VENICE, ITALY – MARCH 06: Two gondoliers play with a cat on March 06, 2020 in Venice, Italy. Venice is deserted because of COVID-19.
A range of banks and financial institutions have offered their worst-case scenarios for 2020, as the spread of the new coronavirus impacts the global economy and roils financial markets.
The global uptick in gross domestic product (GDP) could be as low as 1% this year, the Institute for International Finance (IIF) said last week, and that prediction was even before an oil price crash on Monday sent stocks into another tailspin.
“A global recession is now all but certain,” Rabobank said Tuesday, while predicting global growth to hit 1.6% of GDP by the end of the year.
The world economy grew 2.9% in 2019, according to estimates from the International Monetary Fund.
The number of people infected with the coronavirus has surpassed 114,000 worldwide. The virus that started in China late last year is having consequences for all major economies with flight cancellations, panic buying and strict quarantine measures in some cases.
“The range of potential outcomes is large and depends on the spread of the virus and resulting economic fall-out, all of which are highly uncertain at this stage,” the IIF, an association of financial institutions, said in its report Thursday.
“Global growth could conceivably approach 1.0%, far below the 2.6% last year and the weakest since the global financial crisis,” the IIF said.
The Organization for Economic Cooperation and Development (OECD), the ratings agency Moody’s and other financial institutions have also downgraded their global growth forecasts over the last few days. The OECD estimated that global GDP will be 2.4% this year, a 0.5% percentage point cut from a forecast done in November. Moody’s revised down its GDP expectations for the global economy Friday to 2.1%, from 2.4%.
A waiter stands by empty tables outside a restaurant at St Mark’s Square after the Italian government imposed a virtual lockdown on the north of Italy including Venice to try to contain a coronavirus outbreak, in Venice, Italy, March 9, 2020.
Manuel Silvestri | Reuters
“Previously, we assessed the effects of the virus mainly on aggregate demand in China, global travel and global factory output resulting from disruptions in supply chains through East Asia,” Moody’s said in a note.
“It is now clear that the shock will additionally dampen domestic demand globally, which will affect a wide range of non-traded activities across countries and regions simultaneously,” the ratings agency added.

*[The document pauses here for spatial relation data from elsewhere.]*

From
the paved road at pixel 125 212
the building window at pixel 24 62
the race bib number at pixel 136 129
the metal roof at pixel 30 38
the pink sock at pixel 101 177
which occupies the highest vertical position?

More people are working from home as the virus spreads to new countries and governments issue new advice. Some people in Europe are taking less trips on public transport and avoiding public spaces, such as museums, restaurants and movie theaters.
“We have cut our 2020 global growth forecast to 2.8%. This would be the lowest reading since 2009,” Bank of America said two weeks ago.

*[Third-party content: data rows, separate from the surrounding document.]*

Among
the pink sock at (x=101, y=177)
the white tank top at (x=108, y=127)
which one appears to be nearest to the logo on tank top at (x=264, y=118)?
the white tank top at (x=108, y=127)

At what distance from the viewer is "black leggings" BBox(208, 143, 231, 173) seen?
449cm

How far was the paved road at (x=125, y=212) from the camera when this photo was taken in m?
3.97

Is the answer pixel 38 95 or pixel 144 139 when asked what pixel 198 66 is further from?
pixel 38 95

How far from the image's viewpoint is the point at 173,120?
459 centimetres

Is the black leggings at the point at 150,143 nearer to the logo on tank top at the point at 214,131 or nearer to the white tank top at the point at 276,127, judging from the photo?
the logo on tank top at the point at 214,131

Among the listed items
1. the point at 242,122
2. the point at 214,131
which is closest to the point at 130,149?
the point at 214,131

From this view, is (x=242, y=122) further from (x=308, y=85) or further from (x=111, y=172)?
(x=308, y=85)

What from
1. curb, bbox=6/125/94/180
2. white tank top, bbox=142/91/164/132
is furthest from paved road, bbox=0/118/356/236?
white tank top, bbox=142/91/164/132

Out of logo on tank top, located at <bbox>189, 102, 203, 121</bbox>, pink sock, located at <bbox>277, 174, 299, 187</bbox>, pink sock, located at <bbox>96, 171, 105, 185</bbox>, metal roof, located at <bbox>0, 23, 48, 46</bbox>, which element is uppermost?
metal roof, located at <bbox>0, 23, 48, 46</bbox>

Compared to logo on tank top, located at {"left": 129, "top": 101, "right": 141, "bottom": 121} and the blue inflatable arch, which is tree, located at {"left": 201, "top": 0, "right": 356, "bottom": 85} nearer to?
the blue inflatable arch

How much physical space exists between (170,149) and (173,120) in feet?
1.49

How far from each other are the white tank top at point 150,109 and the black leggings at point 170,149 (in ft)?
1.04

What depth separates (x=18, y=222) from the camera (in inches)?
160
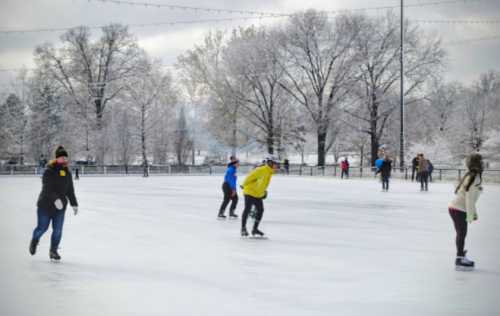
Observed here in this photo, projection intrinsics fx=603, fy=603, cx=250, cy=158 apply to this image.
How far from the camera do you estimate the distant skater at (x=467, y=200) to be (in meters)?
7.60

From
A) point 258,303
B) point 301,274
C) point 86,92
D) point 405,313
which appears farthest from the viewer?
point 86,92

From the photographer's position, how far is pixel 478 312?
5.54m

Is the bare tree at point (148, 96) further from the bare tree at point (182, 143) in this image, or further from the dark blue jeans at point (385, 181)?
the dark blue jeans at point (385, 181)

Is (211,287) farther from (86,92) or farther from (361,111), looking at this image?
(86,92)

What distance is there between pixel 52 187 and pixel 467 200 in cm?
541

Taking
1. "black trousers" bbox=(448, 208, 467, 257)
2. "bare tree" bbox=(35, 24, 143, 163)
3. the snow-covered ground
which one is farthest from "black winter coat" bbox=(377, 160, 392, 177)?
"bare tree" bbox=(35, 24, 143, 163)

Meanwhile, Nomura economists have warned that a global recession might be inevitable.
“This is an abnormal global economic slump. The most effective immediate policy response is not monetary or fiscal policies; it’s health security controls. If health security controls fail to contain the spread of COVID-19, financial markets may soon have to accept that a global recession is a forgone conclusion,” the bank said in a note Thursday.
Oil prices add pressure on global growth
However, economists admit that any forecasts at this stage have a high degree of uncertainty.

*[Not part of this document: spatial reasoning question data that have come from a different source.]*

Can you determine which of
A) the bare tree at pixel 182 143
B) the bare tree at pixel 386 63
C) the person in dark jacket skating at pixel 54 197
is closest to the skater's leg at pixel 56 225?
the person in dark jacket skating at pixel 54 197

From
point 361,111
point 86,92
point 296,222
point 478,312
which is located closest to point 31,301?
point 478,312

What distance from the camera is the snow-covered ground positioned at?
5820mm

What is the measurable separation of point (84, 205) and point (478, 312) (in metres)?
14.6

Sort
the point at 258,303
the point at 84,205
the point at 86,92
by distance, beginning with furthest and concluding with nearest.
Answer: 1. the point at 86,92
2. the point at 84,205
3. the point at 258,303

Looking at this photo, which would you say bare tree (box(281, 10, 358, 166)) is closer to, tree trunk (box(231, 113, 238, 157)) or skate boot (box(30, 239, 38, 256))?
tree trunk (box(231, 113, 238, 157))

“There are two main ways in which the damage might be bigger than we expect. First, the virus itself might spread more widely than we have assumed. And second, even if our assumptions about the virus are broadly right, the economic fallout might be bigger than we think,” the research firm Capital Economics said last week.
Oil prices have plunged more than 20% on Monday — their worst performance since 1991 — amid divisions between Russia and Saudi Arabia over production cuts. This could add further pressure on the global economy and lead to further downward revisions.
“The oil price plunge makes things even worse for global GDP in the near term, as those who are hurt by the drop in oil prices (i.e. producers) typically react to the pain faster than those who benefit from it (i.e. consumers),” Konstantinos Venetis, senior economist at the research firm TS Lombard, said Monday.
Athanasia Kokkinogeni, Europe senior analyst at the research firm Duckier Frontier, said “the oil price slump will produce winners and losers depending on whether a country is a net oil importer or a net oil exporter respectively. However, the effects of the coronavirus outbreak will offset any positive economic effects for the net oil importers, whilst it will exacerbate the negative economic effects for the net oil exporters.”